Without the pictures, output the records below exactly as they are.
--------------------
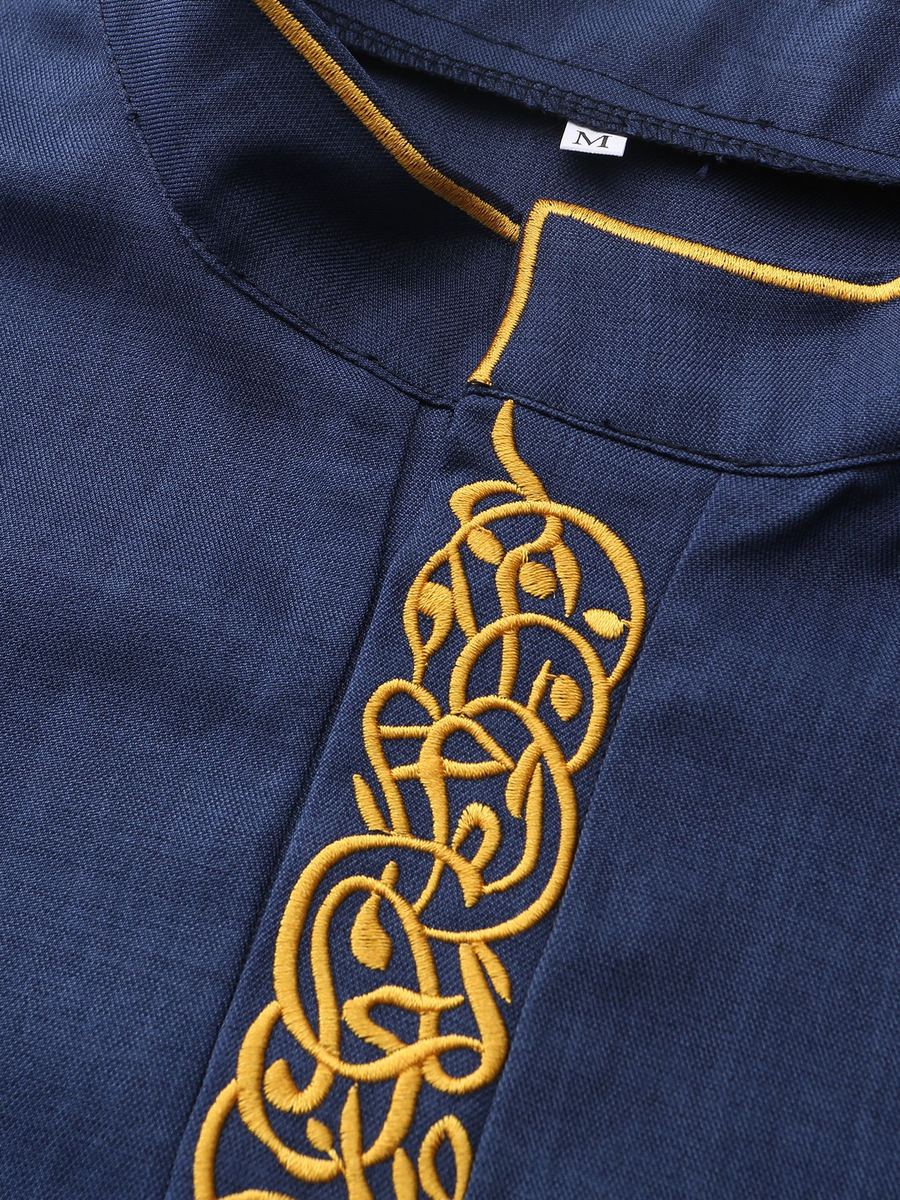 Men's embroidered stand-collar long ethnic shirt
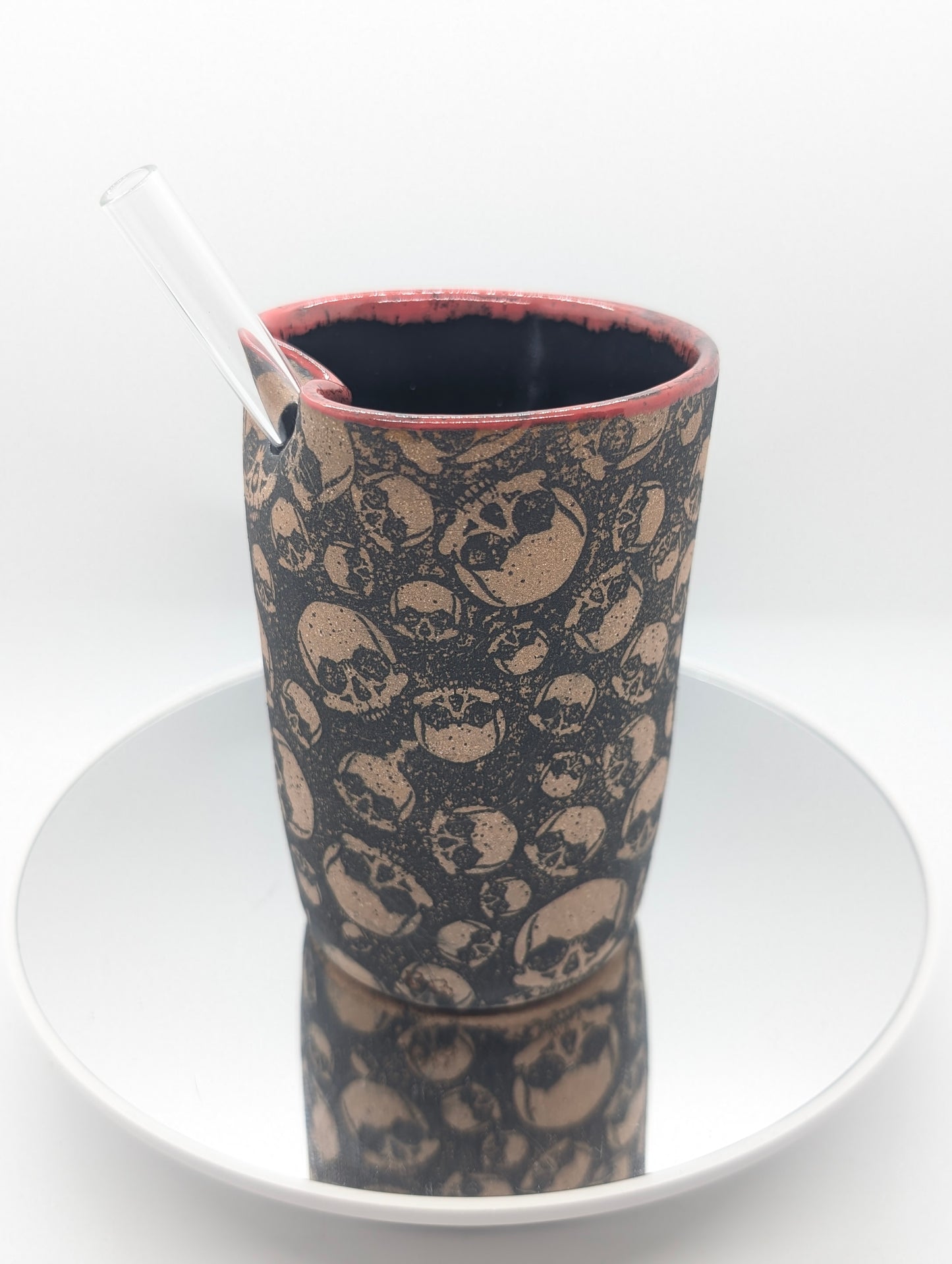 Skulls straw tumbler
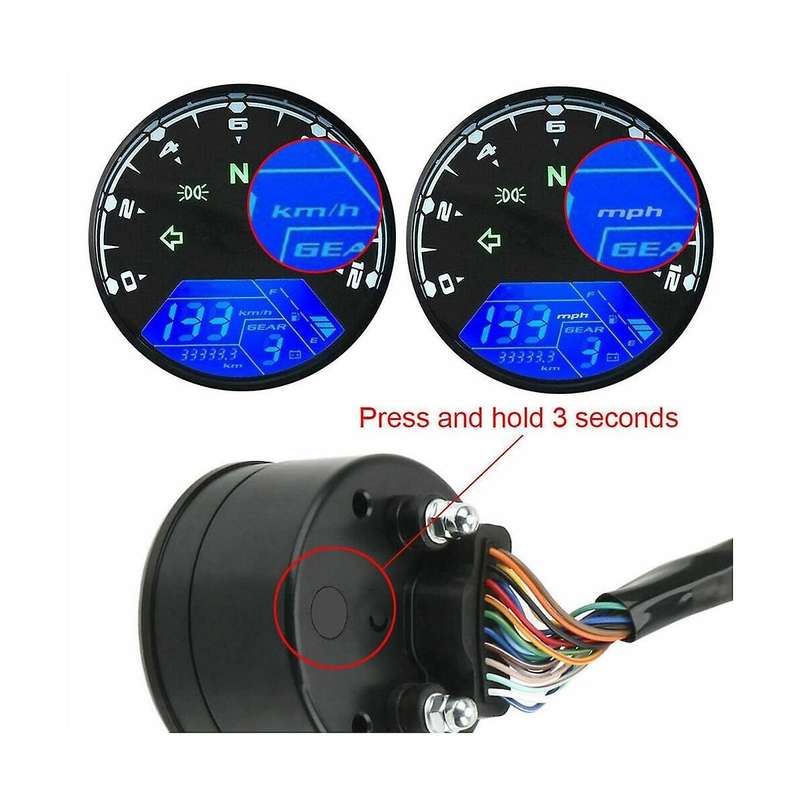 Lcd Digital Motorcycle Speedometer Tachometer Cafe Odometer 12000rpm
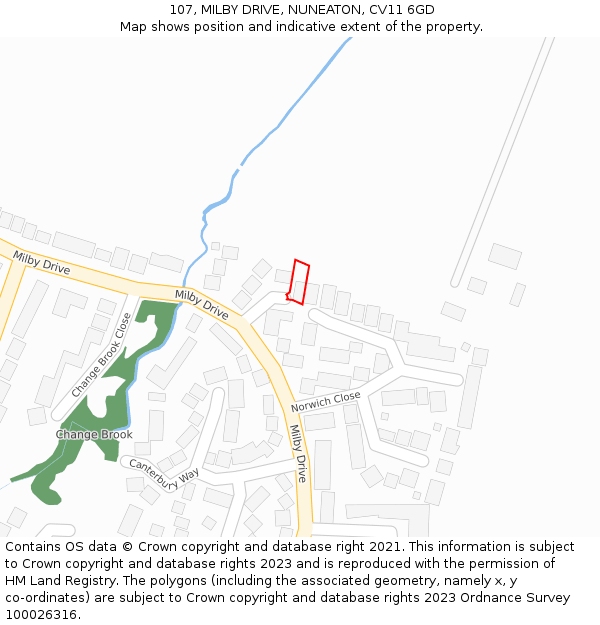 107, MILBY DRIVE, NUNEATON, CV11 6GD: Location map and indicative extent of plot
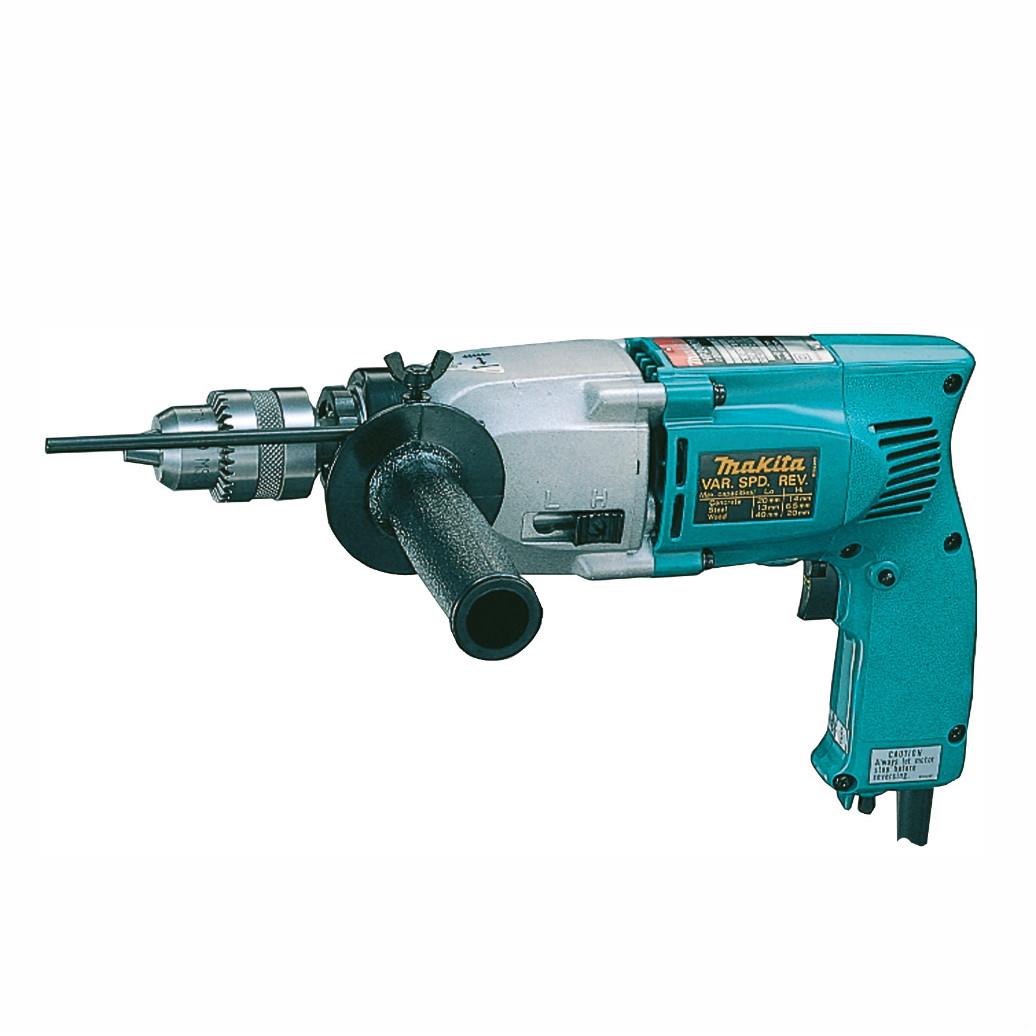 Makita HP2010N 13mm 2 Speed Percussion Drill; 750 Watt; Metal Gear Housing; Complete With Case; 240 Volt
--------------------
Result of this exercise:
 Men's embroidered stand-collar long ethnic shirt
 Skulls straw tumbler
 Lcd Digital Motorcycle Speedometer Tachometer Cafe Odometer 12000rpm
 107, MILBY DRIVE, NUNEATON, CV11 6GD: Location map and indicative extent of plot
 Makita HP2010N 13mm 2 Speed Percussion Drill; 750 Watt; Metal Gear Housing; Complete With Case; 240 Volt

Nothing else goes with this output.